[TWIN PEAKS] 30 ANS, 30 ECLATS CHAOS

« In fact, we’re not gonna talk about Judy at all » (Saison 3, épisode 15)

Une scène en apparence anodine de Fire Walk With Me est devenue totalement centrale dans Twin Peaks The Return. C’est désormais de renommée, David Lynch avait déserté sa création lors de sa deuxième saison, revenant occasionnellement pour signer ses épisodes les plus iconiques. En parallèle, il préparait un film centré sur les derniers jours de Laura Palmer. Un chef d’œuvre mal reçu à sa présentation cannoise, qui pourtant aboutissait les formes narratives et visuelles les plus singulières de la série. Cooper y tenait finalement la place dans un étonnant caméo faisant également apparaître l’immense David Bowie dans le rôle de l’étrange Phillip Jeffries. 

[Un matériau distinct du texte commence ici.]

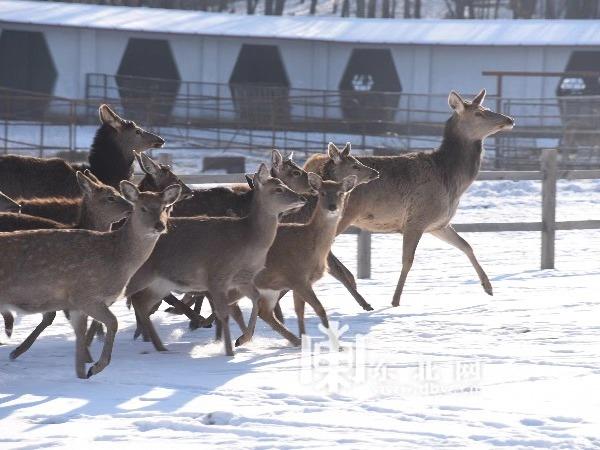 """北方森林动物园 动物们""""抖擞""""过元旦"""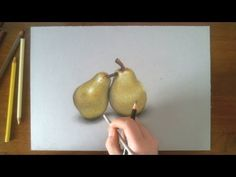 Realistic drawing - how to draw pears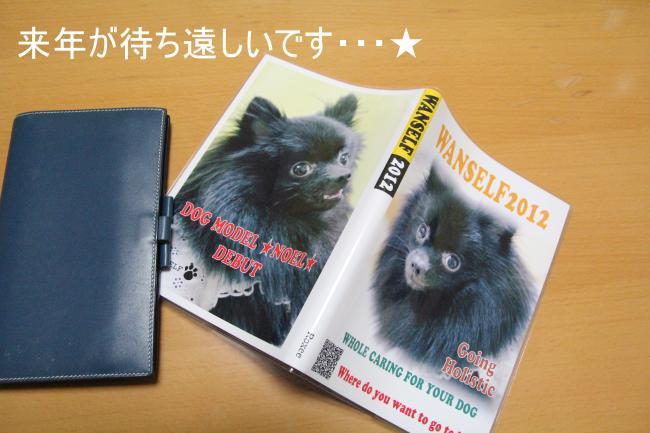 ノエ手帳+001_convert_20110927222732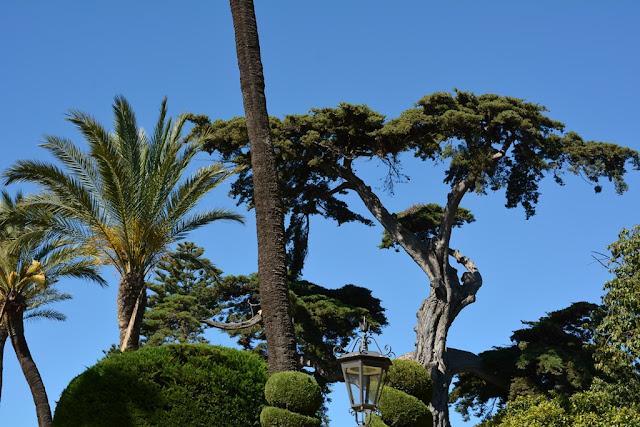 Park Genoves Cadiz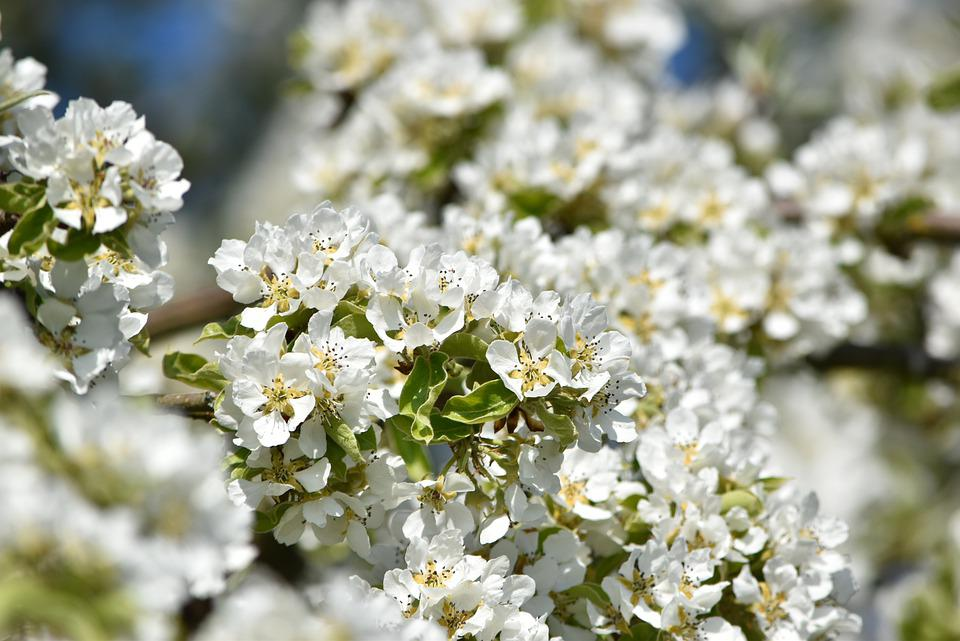 Pear Blossom, Blossom, Bloom, Spring, White, Tree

Jeffries est un agent de la cellule Blue Rose, sous l’emprise des forces surnaturelles de la Black Lodge, et qui disparait subitement, par un truchement, presque aussitôt qu’il n’est apparu. Son intervention, cryptique, dans laquelle il clame qu’il ne souhaite pas parler d’une certaine Judy, tout en pointant du doigt Cooper, signalant à ses collègues qu’il n’est pas celui qu’il prétend être, se révèle, à l’aune de la saison 3, sous un angle nouveau. Et si Jeffries était à ce moment au courant de ce qui allait se passer ? A la fin de cette scène, il déclare également : « We live inside a dream ! ». Une phrase lourde de sens qui fera réapparition dans l’épisode 17, et qui amorçait déjà en 1992, la dimension méta de Twin Peaks. On aurait dû le prévoir, Twin Peaks The Return perpétuera davantage l’héritage du film que celui des deux premières saisons, et chaque nouvelle vision de Fire Walk With Me et de ses Missing Pieces (ses scènes coupées) enrichit la troisième saison.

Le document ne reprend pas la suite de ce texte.